Adieu, my kindest and best of friends.
Douro, May 1st, 1833.
APPENDIX
[The following Communications have been received from the Writer of this Work during its progress through the Press.]
MAPLE-SUGAR.
THIS spring I have made maple-sugar of a much finer colour and grain than any I have yet seen; and have been assured by many old settlers it was the best, or nearly the best, they had ever met with: which commendation induces me to give the plan I pursued in manufacturing it. The sap having been boiled down in the sugar-bush from about sixteen pailsful to two, I first passed it through a thin flannel bag, after the manner of a jelly-bag, to strain it from the first impurities, which are great. I then passed the liquor through another thicker flannel into the iron pot, in which I purposed boiling down the sugar, and while yet cold, or at best but lukewarm, beat up the white of one egg to a froth, and spread it gently over the surface of the liquor, watching the pot carefully after the fire began to heat it, that I might not suffer the scum to boil into the sugar. A few minutes before it comes to a boil, the scum must be carefully removed with a skimmer, or ladle,—the former is best. I consider that on the care taken to remove every particle of scum depends, in a great measure, the brightness and clearness of the sugar. The best rule I can give as to the sugaring-off, as it is termed, is to let the liquid continue at a fast boil: only be careful to keep it from coming over by keeping a little of the liquid in your stirring-ladle, and when it boils up to the top, or you see it rising too fast, throw in a little from time to time to keep it down; or if you boil on a cooking-stove, throwing open one or all the doors will prevent boiling over.
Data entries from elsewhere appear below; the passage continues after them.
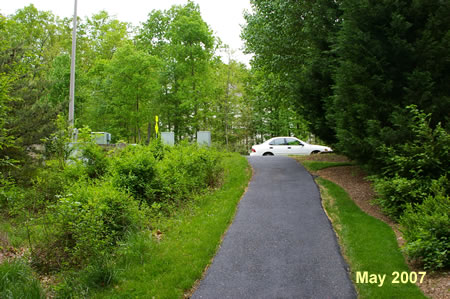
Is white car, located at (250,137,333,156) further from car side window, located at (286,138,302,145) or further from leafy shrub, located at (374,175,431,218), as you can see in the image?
leafy shrub, located at (374,175,431,218)

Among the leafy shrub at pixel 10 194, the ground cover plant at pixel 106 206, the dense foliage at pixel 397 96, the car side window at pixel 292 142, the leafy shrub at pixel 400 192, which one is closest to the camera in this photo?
the leafy shrub at pixel 10 194

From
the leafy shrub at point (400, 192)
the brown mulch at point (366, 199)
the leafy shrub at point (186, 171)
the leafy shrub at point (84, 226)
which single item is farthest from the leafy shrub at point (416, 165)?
the leafy shrub at point (84, 226)

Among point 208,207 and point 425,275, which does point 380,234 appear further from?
point 208,207

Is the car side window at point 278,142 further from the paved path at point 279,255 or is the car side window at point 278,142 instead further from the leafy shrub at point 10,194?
the leafy shrub at point 10,194

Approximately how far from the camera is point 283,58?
17.3 meters

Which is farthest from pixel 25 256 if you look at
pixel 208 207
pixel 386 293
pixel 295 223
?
pixel 386 293

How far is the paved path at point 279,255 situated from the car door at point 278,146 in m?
12.8

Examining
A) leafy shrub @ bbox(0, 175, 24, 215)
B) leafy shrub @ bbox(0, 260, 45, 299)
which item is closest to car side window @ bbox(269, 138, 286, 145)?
leafy shrub @ bbox(0, 175, 24, 215)

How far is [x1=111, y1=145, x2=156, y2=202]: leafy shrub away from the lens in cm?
1005

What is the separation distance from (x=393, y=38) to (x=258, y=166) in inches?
322

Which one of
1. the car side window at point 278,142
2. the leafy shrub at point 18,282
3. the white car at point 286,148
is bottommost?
the leafy shrub at point 18,282

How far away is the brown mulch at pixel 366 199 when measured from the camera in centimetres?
530

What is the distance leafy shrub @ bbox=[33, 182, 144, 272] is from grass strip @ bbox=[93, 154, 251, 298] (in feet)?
1.71

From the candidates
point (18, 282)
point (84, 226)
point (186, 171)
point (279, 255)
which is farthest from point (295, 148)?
point (18, 282)
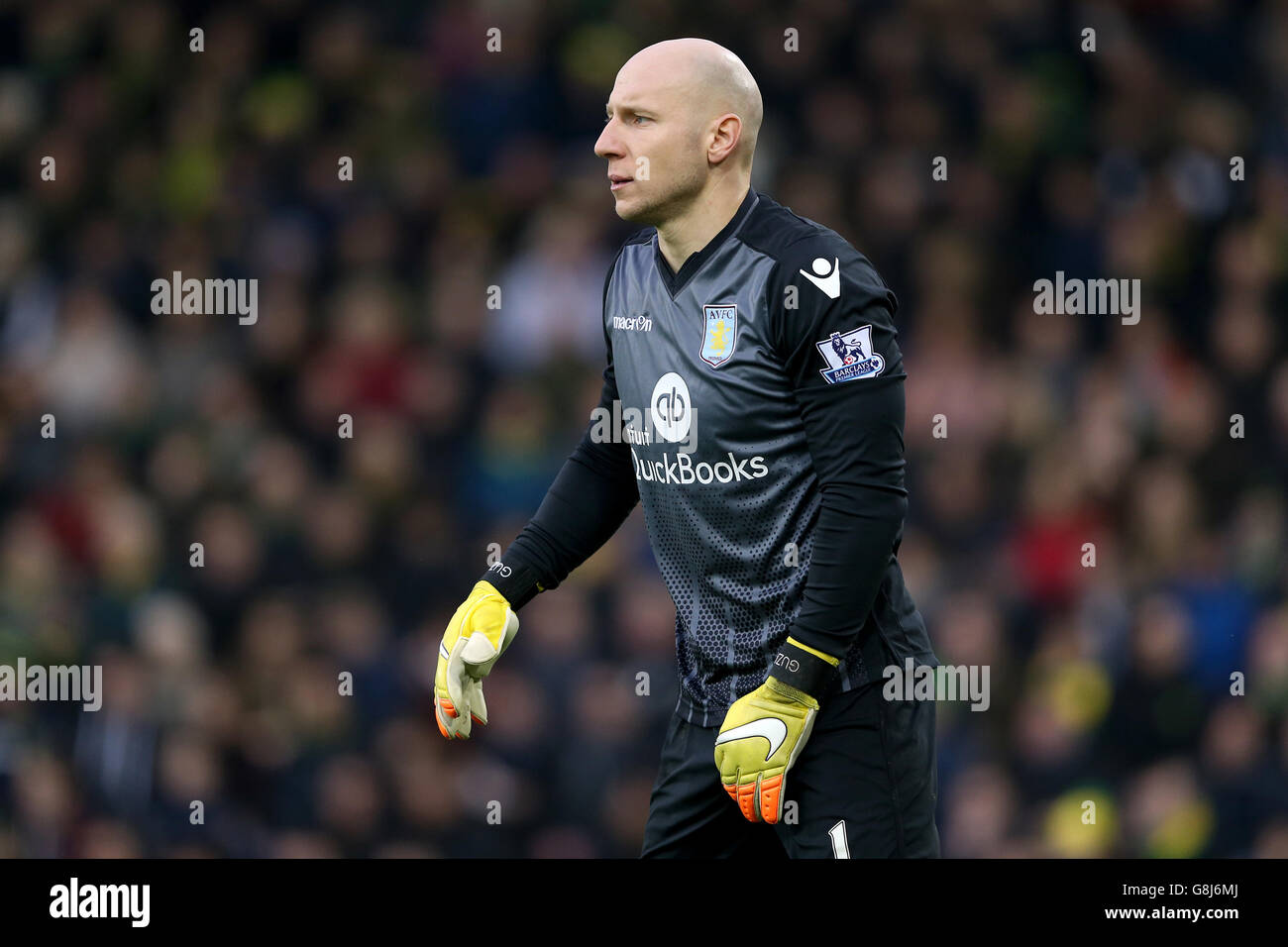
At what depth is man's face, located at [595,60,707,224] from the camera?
364 centimetres

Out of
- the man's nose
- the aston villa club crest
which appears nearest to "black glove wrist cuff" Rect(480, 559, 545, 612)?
the aston villa club crest

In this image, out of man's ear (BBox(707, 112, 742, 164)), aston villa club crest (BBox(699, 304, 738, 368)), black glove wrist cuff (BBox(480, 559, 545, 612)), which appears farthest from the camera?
black glove wrist cuff (BBox(480, 559, 545, 612))

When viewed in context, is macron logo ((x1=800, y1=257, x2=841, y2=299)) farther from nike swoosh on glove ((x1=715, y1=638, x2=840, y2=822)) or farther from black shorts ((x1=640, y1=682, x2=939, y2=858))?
black shorts ((x1=640, y1=682, x2=939, y2=858))

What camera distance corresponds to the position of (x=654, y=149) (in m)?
3.64

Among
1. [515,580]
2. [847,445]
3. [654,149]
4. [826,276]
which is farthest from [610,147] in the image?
→ [515,580]

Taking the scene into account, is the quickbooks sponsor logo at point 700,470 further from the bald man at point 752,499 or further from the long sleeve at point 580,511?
the long sleeve at point 580,511

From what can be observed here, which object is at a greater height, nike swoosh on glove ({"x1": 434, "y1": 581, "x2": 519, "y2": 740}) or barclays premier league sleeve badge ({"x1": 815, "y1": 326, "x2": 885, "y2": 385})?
barclays premier league sleeve badge ({"x1": 815, "y1": 326, "x2": 885, "y2": 385})

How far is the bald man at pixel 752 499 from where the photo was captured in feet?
11.2

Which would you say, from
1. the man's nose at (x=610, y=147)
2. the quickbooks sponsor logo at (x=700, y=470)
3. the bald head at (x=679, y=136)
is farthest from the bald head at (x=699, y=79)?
the quickbooks sponsor logo at (x=700, y=470)
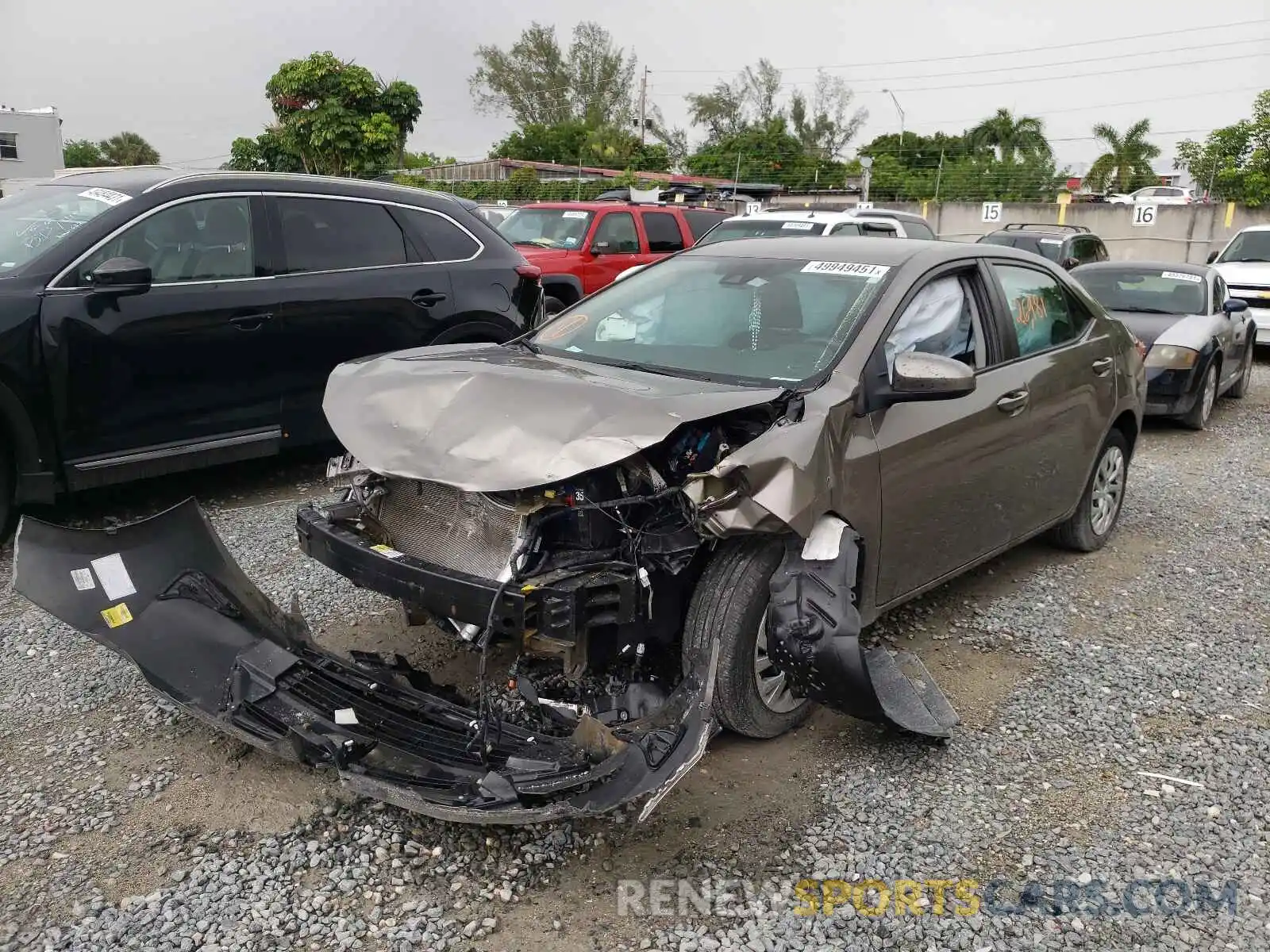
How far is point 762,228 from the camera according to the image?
1187cm

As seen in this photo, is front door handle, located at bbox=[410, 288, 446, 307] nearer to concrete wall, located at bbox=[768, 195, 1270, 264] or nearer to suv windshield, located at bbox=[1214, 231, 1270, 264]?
suv windshield, located at bbox=[1214, 231, 1270, 264]

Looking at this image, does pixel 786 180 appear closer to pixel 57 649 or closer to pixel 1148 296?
pixel 1148 296

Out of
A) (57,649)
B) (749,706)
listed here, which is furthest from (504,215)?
(749,706)

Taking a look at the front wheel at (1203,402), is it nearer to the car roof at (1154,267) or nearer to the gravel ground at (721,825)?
the car roof at (1154,267)

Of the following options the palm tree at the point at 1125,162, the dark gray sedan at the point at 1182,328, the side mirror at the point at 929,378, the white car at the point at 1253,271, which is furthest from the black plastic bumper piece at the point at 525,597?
the palm tree at the point at 1125,162

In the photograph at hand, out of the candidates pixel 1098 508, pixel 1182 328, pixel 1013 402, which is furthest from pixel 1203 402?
pixel 1013 402

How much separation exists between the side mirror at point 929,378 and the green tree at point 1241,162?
26.9 meters

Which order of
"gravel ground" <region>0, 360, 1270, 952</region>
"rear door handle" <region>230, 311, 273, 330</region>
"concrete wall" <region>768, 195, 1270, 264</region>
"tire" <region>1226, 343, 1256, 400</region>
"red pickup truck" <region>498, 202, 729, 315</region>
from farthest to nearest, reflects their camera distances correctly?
1. "concrete wall" <region>768, 195, 1270, 264</region>
2. "red pickup truck" <region>498, 202, 729, 315</region>
3. "tire" <region>1226, 343, 1256, 400</region>
4. "rear door handle" <region>230, 311, 273, 330</region>
5. "gravel ground" <region>0, 360, 1270, 952</region>

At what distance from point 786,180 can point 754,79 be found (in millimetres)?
37645

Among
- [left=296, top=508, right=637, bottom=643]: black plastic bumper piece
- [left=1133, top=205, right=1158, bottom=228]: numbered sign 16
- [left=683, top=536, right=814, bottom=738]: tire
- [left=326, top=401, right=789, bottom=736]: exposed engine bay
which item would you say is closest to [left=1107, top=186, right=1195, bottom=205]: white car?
[left=1133, top=205, right=1158, bottom=228]: numbered sign 16

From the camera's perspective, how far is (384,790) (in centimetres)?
270

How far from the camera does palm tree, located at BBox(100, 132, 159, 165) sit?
234 feet

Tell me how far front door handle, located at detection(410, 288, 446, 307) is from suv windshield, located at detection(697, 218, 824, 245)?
5.73 m

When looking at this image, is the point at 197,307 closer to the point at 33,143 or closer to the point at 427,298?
the point at 427,298
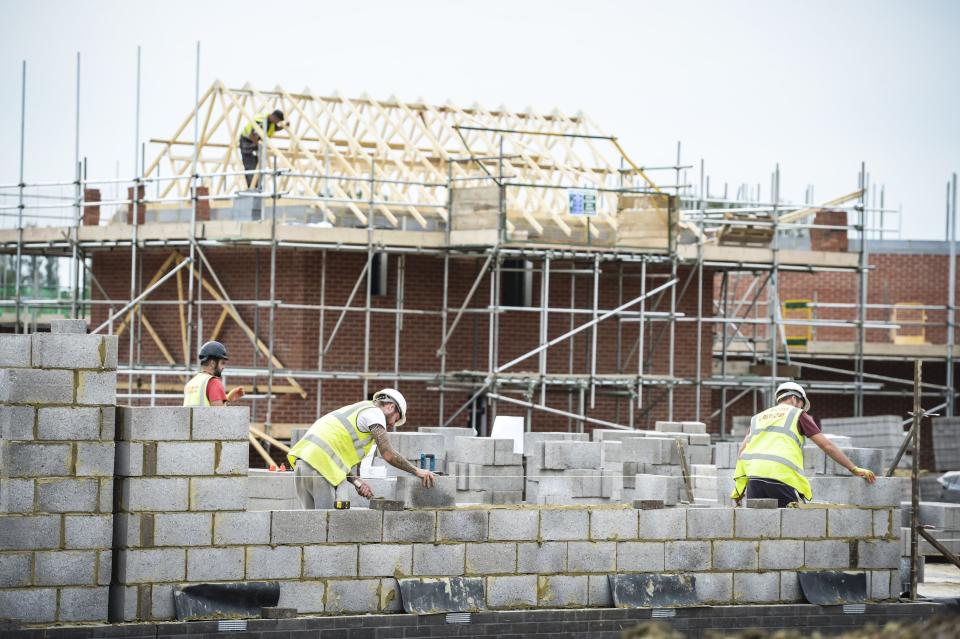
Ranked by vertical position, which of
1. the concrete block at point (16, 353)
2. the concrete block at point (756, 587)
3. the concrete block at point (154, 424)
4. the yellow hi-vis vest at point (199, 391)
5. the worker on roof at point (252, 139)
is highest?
the worker on roof at point (252, 139)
Those that sugar-off outside the house have a wooden crane fixed against a stump, the fire being lighted against the stump, and the kettle suspended on the crane: by this simple contrivance, (for any bush-boy can fix a crane of the kind,) the sugar need never rise over if common attention be paid to the boiling; but it does require constant watching: one idle glance may waste much of the precious fluid. I had only a small cooking-stove to boil my sugar on, the pots of which were thought too small, and not well shaped, so that at first my fears were that I must relinquish the trial; but I persevered, and experience convinces me a stove is an excellent furnace for the purpose; as you can regulate the heat as you like.